А. Яковлев — человек очень большой художественной чуткости, и на струнах его сердца играют не только благоприятные ветры положительных явлений. Струны эти стенают и тихо плачут от множества порывов и дуновений нашей хаотической общественной атмосферы. Яковлев не из тех, которые во всякое время готовы рявкнуть «осанну» наступившему или наступающему порядку; но он и не писатель-ворон, который каркает: «Никогда» 2. Он не человек в черных очках, он живой сын своей родины, и его внутренние соки имеют, так сказать, тот же химический состав, что и все наше взбаламученное революцией море. Анализируя этот состав, находишь известную часть горечи рядом со значительной частью какой-то нейтральной, хотя и могучей стихии, которую можно определить просто как напряженный интерес к быту; и, наконец, находишь и известную долю крепкой надежды, крепкое убеждение, что жизнь кристаллизуется по-новому и в какие-то высокие и совершенные кристаллы.
Все эти черты делают Яковлева одним из самых интересных для нас бытописателей.

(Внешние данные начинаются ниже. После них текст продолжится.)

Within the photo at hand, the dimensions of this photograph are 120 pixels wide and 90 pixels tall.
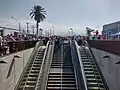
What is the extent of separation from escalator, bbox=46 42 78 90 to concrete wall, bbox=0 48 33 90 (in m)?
2.41

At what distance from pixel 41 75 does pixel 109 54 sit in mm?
5698

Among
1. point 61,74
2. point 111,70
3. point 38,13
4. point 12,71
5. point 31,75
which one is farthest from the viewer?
point 38,13

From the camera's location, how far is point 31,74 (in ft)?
70.4

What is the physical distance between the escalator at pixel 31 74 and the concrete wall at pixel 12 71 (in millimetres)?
610

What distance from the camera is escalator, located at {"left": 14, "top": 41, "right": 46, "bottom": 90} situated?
19.4 m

Нет, вы не катитесь по дорогам его творчества, как в бричке с хорошими рессорами, кивая головой направо и налево и заявляя: так я и думал, так и должно быть. Вам не придется, переезжая через какой-нибудь овраг, полюбоваться, как искусно переброшен мостик для того, чтобы вам не пришлось вылезть из привычной брички; вообще вы не выразите особой благодарности хозяину той страны, по которой вы путешествуете, читая книгу Яковлева.
Нет, вы часто будете озадачены, вам часто придется взбираться на крутые горы или останавливаться на краю настоящей пропасти, вам не избежать поломок и починок. Яковлев подчас покажет вам вещи неожиданные и задающие зубастую задачу. И все-таки над всем, что он показывает нам, в общем сияет утреннее солнце надежды, солнце тихой, не крикливой, но подлинной любви к своей стране.

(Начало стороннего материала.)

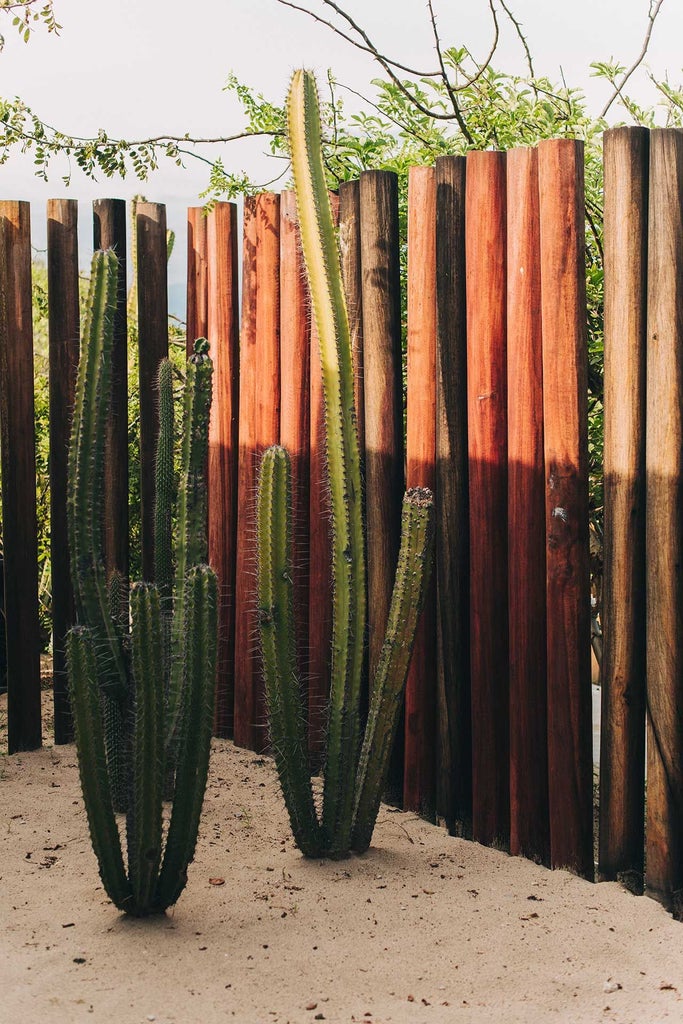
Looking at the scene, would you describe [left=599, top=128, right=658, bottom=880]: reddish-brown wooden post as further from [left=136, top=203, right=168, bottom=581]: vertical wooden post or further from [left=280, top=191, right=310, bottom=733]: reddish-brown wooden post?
[left=136, top=203, right=168, bottom=581]: vertical wooden post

Остановлюсь бегло только на трех крупнейших повестях Яковлева, которые выходят за пределы той загадочно-грустной объективности, о которой я говорил по поводу сборника «В родных местах».
«Октябрь», который вышел уже многими изданиями и стал для многих (особенно москвичей) одной из любимых книг, очень типичен для Яковлева. «Октябрь» в высшей степени объективен, объективен и потому, что точно, почти фотографически (но с большой жизненностью) фиксирует ряд сцен Октябрьского восстания; объективен и потому, что умеет относиться к своему основному герою и с участием и с осуждением, — с участием к живому, заблудившемуся человеку и с осуждением к человеку живому, но заблудившемуся. Конец рассказа великолепно выводит основной смысл всех прошедших событий и непременно должен привести к крушению того, кто этого смысла не осилил. И смысл этот представлен нам не в виде торжественной фанфары, которая требуется по чину, — он вытекает с такой же естественностью из всех событий в изображении Яковлева, как естественно вытек он из самих исторических событий.
Или возьмем великолепный рассказ «Жгель», Самой сочной частью его является, конечно, описание старины, описание неограниченного царства Мирона Евстигнеевича. Но замечательную социальную динамику приобретает рассказ именно потому, что царство это рухнуло, что Мирон Евстигнеевич ждет, что крушение этого царства, вызванное силами революции, заставит жизнь пойти вспять, отбросить силу революции и восстановить разрушенное царство капитала, и, наконец, то, что Мирон Евстигнеевич умирает, когда видит, что производство, что стихия целесообразного труда торжествующе рождается на новых революционных началах.